おはようございます。
真夏の暑い時期に、一度子ども観のことについてお話をしました。
その後、皆さんは自らの子ども観を見直してみましたか?
自身に対するメタ認知的な眼差しを向けることは、難しいですが大切なことです。
自身が保育の中で使っている言葉を振り返りながら、言語化してみてください。
(1)子どもの反対語は何か?
言わずもがなですが「大人」ですね。
では、大人はどのように定義すれば良いのでしょうか?
大人の定義はいろいろあるのですが、
多くの場合は経済的な視点を持ち込むことになりますので、
「社会を維持するための生産や制度維持のために労働をし、経済的にも社会制度的にも自立している人」
ということにしておきましょうか。
仮に高卒で働いている18歳であっても、経済的に自立していれば大人ということに
(一旦)しておきましょう。
ということは、子どもは経済的に保護者に負担をしてもらっており、
社会から「大人とは認められていない人」ということになります。
ちなみに、高齢者になると経済活動からは離脱することが多くなります。
この場合、また異なる立場として「高齢者」と名付けられるようになります。
つまり、生産活動・社会維持に資する活動に参与している人は「生産者」となり、
それ以外の子ども・高齢者は「非生産者」となります。
(2)子どもを未来ある存在として位置づける視点の裏前提
子どもは未来がある存在である。
保育をしている私たちはその土台を作っているのだ。
と考えている人が多いのではないでしょうか?
その裏側にある前提が何か?
実際に、平均寿命を80歳と仮定した場合、5歳の園児には75年間という未来があります。

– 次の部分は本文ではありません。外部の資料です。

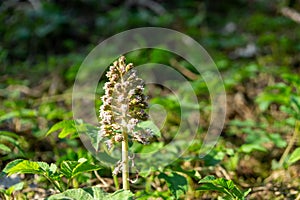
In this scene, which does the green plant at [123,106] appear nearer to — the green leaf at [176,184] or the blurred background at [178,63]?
the green leaf at [176,184]

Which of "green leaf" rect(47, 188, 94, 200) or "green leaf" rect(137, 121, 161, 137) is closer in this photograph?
"green leaf" rect(47, 188, 94, 200)

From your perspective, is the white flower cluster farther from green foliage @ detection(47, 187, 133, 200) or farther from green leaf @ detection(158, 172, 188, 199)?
green leaf @ detection(158, 172, 188, 199)

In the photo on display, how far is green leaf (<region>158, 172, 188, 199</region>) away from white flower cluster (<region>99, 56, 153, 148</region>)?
1.18 feet

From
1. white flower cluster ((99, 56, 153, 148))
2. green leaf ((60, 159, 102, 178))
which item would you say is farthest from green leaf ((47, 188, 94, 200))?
white flower cluster ((99, 56, 153, 148))

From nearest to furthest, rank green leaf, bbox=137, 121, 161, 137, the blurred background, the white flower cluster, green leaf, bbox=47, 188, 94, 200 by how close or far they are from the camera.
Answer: green leaf, bbox=47, 188, 94, 200 → the white flower cluster → green leaf, bbox=137, 121, 161, 137 → the blurred background

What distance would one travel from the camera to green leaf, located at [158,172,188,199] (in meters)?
2.08

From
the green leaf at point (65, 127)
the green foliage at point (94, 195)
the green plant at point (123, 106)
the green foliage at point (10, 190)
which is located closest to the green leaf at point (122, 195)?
the green foliage at point (94, 195)

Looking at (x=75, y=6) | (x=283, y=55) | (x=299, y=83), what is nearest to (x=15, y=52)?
(x=75, y=6)

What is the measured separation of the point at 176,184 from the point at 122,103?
58 cm

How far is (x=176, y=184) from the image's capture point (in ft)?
6.93

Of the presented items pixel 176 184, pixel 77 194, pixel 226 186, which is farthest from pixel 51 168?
pixel 226 186

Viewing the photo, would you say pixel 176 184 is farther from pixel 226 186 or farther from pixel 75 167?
pixel 75 167

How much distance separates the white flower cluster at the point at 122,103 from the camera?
1.85 metres

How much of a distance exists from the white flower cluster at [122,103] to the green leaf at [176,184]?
1.18 ft
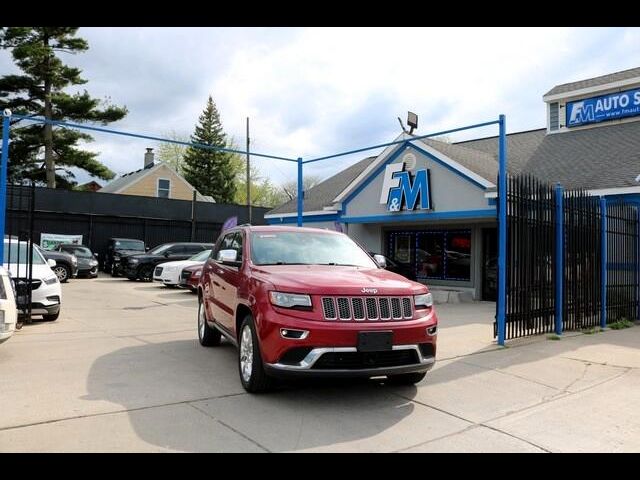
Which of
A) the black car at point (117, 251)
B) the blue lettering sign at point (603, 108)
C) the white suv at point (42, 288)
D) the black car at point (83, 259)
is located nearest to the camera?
the white suv at point (42, 288)

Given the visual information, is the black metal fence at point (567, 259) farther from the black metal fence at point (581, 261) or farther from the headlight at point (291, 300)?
the headlight at point (291, 300)

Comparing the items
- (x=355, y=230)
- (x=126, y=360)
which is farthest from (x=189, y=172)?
(x=126, y=360)

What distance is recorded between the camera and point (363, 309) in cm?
507

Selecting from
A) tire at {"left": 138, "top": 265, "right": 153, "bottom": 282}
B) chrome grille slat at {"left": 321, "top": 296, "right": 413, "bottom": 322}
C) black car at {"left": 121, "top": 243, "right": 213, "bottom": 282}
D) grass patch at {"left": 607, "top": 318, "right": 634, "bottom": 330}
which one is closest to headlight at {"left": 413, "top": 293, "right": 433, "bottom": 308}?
chrome grille slat at {"left": 321, "top": 296, "right": 413, "bottom": 322}

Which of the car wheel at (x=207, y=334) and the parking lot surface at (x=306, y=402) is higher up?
the car wheel at (x=207, y=334)

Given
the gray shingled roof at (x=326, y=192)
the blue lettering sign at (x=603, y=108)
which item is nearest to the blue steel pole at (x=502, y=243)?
the blue lettering sign at (x=603, y=108)

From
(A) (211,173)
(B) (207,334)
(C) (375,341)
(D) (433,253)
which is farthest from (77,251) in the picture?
(A) (211,173)

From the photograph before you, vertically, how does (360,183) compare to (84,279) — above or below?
above

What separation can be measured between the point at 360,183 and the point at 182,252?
836cm

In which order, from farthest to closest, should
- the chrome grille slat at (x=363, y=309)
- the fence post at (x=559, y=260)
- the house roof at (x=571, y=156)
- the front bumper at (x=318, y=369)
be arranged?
the house roof at (x=571, y=156) → the fence post at (x=559, y=260) → the chrome grille slat at (x=363, y=309) → the front bumper at (x=318, y=369)

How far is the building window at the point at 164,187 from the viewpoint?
4000 cm

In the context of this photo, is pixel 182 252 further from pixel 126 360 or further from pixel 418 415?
pixel 418 415

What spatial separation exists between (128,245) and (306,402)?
21017 mm
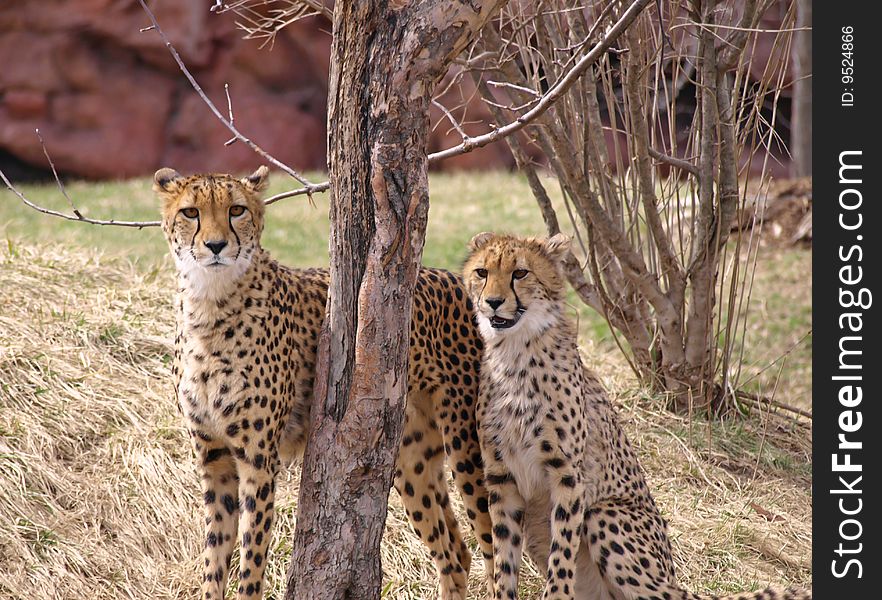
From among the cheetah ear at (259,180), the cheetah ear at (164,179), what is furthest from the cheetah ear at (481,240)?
the cheetah ear at (164,179)

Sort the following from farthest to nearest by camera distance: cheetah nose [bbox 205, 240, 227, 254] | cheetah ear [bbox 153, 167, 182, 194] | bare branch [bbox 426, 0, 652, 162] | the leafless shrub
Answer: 1. the leafless shrub
2. cheetah ear [bbox 153, 167, 182, 194]
3. cheetah nose [bbox 205, 240, 227, 254]
4. bare branch [bbox 426, 0, 652, 162]

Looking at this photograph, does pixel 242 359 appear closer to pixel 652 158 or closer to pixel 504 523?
pixel 504 523

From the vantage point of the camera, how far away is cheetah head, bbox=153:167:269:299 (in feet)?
10.7

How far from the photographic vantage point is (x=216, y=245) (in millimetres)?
3240

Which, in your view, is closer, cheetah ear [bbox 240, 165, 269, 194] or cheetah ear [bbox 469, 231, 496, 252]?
cheetah ear [bbox 240, 165, 269, 194]

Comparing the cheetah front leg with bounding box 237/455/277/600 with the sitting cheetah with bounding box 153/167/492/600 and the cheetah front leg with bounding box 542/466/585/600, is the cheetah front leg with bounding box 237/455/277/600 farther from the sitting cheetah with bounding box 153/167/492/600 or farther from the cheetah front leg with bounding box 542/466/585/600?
the cheetah front leg with bounding box 542/466/585/600

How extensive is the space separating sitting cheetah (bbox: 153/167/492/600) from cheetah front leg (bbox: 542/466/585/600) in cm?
38

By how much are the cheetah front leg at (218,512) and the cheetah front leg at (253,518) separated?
0.45 ft

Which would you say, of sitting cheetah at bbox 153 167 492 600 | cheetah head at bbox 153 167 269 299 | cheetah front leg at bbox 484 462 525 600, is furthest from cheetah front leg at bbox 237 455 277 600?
cheetah front leg at bbox 484 462 525 600

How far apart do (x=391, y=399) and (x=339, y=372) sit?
0.18 metres

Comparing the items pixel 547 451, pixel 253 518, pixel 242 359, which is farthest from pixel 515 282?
pixel 253 518

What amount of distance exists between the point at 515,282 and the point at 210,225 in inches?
39.0

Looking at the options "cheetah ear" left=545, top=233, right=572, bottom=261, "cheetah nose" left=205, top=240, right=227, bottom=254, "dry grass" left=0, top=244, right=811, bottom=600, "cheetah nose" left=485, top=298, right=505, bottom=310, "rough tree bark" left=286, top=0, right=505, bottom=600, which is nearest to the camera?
"rough tree bark" left=286, top=0, right=505, bottom=600

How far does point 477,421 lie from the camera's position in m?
3.75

ここでいう「未来」は、そういう意味での時間のことを指しているのだろうか?
もしくは大人もしくは高齢者としての幸せな生活のことを指しているのだろうか?
教育学者の高橋勝(横浜国立大学名誉教授)は『経験のメタモルフォーゼ』(2007)の中で、
大人の位置付けを変えることで、
子どもへのまなざしが変わることを提案している。
通常のライフサイクルでは、人生は壮年期を頂点とした台形が想定されているという。
一方で、高橋は丸型のライフサイクルを想定することを提案している。
写真 高橋勝『経験とメタモルフォーゼ』(p.55より)
つまり、台形のライフサイクルでは子どもは壮年(成人)になるまで登っている存在というか、
成人を頂点として位置付けた発展途上の存在ということになる。
そこでは生産性を中心としたライフサイクルが想定されている。
一方、丸型のライフサイクルは違いがあるだけで、上下はない。
以前の農耕社会であれば、人生は四季にも例えられるような
循環型のイメージで捉えられていた。
子どもは小さな大人とも呼べるような存在で、
福祉の対象でもなく、社会の一員としてまなざされていた。
つまり、子どもが未来ある存在としてまなざされる要因の1つは、
経済社会における生産性がまだない存在であるため
と考えることができる。
(3)子どもも成人も高齢者も人生の時期
写真図2のような円環型のライフサイクルを想定すると、
人生の時期として、単なる違いとして位置付けることができる。
子どもは知識がなく、柔軟な存在であるがゆえに
みずみずしい好奇心や世界観を構築することが可能である。
それは成人や高齢者にはできないことである。
その世界は決して「天使」や「かわいい」だけの存在ではない。
時には悪意や欺瞞、嘘に満ちている。
そしてそれもまた人生を生きる上で必要なことだ。
だからこそ、周りにいる大人たちは子どもが感じる世界、味わっていることに
耳を傾け、その世界の中に共にあることを求められるのだろう。
(4)終わりに
経済的な人間観、もしくは直線的な発達(成長)の物語に根付いた人間観に基づいている限り、
子どもは「小さきもの」でしかない。
そうではない子どもは独自の個性を持った存在になる。
実はこれは高齢者も同じだ。
いま高齢者になることは社会から追い出されることを意味する。
このことによって、高齢者になることの「幸せ」を当の高齢者自身も感じられずにいるのではないか。
身体や細胞が衰えたからこそ見える世界がある。
歳を重ねたからこそ理解できることがある。
私も、5年前に読めなかった本を先日取り出して読んだら、
見事なほどにスラスラと入ってきたことがあった。
経験や知識は決して衰えない。
そう考えたら、人生が本当に面白くなるのは経済活動・社会維持活動から離脱できる
60歳(65歳)以降なのかもしれないとここのところ考えていたりもする。
子ども、高齢者といった「他者」をどのようにまなざす(眼差す・愛ざす)か?
まだまだ自信の目を鍛え続けなくてはいけない。